うっとうしい梅雨の季節。
旅に出るのもおっくうになるこの季節、闇夜に幻想的な光のページェントが繰り広げられるのを御存じですか。そう、「ほたる」の季節です。

5月下旬、いよいよ全国ほたる前線が北上し始めます。そこで、全国に数あるほたる観賞のできる温泉・宿の中から、おすすめの5ヶ所をご紹介しましょう。


大分県・宝泉寺温泉「グリーンホテル九重」。ほたるの宿と称する宿は数あれど、ゲンジボタルの養殖を始めて30余年。年々増えつづけるので、宿の裏手の小川では6月10日頃をピークに5月下旬から6月中旬までほたるの乱舞が繰り広げられます。ただし、ほたるは雨天や強い風の日、放射冷却のあった日などは飛ばないので、運を天に任せて出かけましょう。ほたるが飛ばなくても、川のせせらぎを聞きながら源泉100%の温泉と九重の山の幸を楽しめます。

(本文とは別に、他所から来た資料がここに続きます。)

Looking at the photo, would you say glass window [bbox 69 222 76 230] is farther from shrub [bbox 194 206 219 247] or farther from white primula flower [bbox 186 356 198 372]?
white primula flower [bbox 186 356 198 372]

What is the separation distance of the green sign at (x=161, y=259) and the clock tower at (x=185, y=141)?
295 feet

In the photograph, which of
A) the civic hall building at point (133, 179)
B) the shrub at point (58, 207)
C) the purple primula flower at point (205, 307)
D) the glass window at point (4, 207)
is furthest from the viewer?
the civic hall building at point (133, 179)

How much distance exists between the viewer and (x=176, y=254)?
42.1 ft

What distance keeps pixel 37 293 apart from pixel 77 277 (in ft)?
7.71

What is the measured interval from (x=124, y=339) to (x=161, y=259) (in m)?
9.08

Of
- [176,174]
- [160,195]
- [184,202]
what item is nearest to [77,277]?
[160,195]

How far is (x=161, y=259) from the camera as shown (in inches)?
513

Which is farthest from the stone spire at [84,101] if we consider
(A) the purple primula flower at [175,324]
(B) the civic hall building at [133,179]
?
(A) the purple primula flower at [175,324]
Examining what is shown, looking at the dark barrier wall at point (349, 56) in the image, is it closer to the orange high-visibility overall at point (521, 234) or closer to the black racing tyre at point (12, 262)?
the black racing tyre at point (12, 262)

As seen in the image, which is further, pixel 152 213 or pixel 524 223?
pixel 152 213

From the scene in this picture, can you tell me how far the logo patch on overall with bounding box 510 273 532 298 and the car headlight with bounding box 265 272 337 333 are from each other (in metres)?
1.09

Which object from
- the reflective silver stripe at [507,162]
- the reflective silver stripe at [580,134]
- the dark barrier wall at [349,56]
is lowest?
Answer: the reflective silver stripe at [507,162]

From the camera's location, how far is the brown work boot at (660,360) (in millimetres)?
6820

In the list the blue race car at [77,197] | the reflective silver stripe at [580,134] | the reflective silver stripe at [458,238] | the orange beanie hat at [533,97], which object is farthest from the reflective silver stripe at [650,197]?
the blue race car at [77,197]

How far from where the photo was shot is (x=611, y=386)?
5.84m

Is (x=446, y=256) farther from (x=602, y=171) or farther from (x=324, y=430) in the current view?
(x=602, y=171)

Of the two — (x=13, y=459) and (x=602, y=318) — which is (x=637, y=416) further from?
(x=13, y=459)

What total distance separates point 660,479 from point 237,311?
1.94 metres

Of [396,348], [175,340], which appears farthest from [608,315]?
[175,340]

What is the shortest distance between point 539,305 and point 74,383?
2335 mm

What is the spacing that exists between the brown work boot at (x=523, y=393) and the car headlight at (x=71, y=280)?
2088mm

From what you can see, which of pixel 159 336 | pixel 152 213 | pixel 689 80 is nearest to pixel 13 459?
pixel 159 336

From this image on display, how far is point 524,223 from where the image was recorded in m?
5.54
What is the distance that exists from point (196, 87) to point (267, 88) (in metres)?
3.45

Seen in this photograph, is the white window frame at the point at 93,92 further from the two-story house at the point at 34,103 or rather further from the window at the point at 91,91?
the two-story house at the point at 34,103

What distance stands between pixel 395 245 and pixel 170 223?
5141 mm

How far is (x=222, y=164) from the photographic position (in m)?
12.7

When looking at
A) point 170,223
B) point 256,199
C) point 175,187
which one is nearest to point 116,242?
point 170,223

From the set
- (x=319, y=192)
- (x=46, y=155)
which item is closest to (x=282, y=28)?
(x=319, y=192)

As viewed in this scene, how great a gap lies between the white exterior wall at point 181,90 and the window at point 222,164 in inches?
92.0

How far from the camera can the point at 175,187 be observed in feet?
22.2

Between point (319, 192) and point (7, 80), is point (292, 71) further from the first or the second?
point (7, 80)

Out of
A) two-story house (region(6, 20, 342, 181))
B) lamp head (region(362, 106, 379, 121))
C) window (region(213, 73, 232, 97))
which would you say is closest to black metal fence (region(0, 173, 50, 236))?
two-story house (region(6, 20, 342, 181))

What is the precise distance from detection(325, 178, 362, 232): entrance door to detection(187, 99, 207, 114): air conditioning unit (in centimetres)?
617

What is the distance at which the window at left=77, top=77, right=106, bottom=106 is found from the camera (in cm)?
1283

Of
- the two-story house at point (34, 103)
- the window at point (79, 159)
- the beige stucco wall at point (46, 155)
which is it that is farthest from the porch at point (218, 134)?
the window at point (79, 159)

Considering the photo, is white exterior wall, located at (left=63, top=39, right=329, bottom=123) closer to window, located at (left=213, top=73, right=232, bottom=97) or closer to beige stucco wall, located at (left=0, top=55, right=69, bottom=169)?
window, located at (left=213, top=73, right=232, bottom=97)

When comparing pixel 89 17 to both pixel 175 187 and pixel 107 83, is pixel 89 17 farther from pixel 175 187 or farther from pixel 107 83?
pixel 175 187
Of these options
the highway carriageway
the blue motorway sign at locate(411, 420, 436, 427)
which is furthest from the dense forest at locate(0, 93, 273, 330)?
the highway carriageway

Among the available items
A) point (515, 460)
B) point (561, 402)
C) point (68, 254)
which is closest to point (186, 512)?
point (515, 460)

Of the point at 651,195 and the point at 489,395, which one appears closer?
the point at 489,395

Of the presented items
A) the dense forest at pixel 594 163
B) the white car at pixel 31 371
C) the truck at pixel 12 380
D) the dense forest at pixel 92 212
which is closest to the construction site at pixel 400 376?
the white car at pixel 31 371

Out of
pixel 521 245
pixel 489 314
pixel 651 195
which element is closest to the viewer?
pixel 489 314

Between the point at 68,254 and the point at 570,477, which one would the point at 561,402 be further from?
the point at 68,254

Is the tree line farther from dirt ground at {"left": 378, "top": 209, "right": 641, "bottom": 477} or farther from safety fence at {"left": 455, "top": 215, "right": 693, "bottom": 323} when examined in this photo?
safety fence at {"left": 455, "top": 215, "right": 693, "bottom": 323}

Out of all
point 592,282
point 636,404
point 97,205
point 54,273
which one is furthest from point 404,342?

島根県・海潮(うしお)温泉「山水館」「御宿仁井屋」。出雲風土記に登場する山間の古湯。5月下旬から6月中旬まで、周囲の川全域に赤川ほたるが飛び交います。付近ではヤマメも釣れ、日本のよき田舎の環境が残る貴重な温泉郷です。囲炉裏端でカッポ酒を飲りたい方は築年新しい山水館へ。渋好みの方は木造2階建てで湯屋建築の大浴場を持つ御宿仁井屋へ。6月中旬には、ほたるの乱舞の中で神代夜神楽が催される粋な温泉です。


静岡県・伊豆天城湯ヶ島温泉。伊豆の踊り子の舞台、天城山を源流とする清流狩野川上流に位置する温泉郷です。6月10日~20日まで、天城のほたる祭りが行われ、週末にはほたるの乱舞を見ながら太鼓や尺八の演奏が行われます。お泊まりは、ちょっと高くても落ち着いた宿をお望みの方には、老舗「落合楼村上」を。安くて気楽な宿をお好みの方に「湯ヶ島温泉・民宿わらじ」を、しっぽりとした隠れ家なら「アルカナ・イズ」をご紹介します。ちょうど鮎の出始めの季節です。


山形県からは、小野小町にゆかりがあり、ラジウム含有量日本一の「小野川温泉」をご紹介します。九州から遅れること1ヶ月、6月下旬~7月下旬まで、鬼面川でほたる観賞が楽しめます。お泊まりは、川沿いの部屋からはほのかにほたるの光が見えることもある「せせらぎの宿河鹿荘」やリーズナブルな価格で米沢牛が楽しめる「うめや旅館」がおすすめです。

さて、お好みの温泉宿がありましたか?
もちろん、ほたるは日本全国の水のきれいな川に出現します。このほかにもいろいろなところでほたるが見られます。


さぁ、ホタルを見に出かけませんか。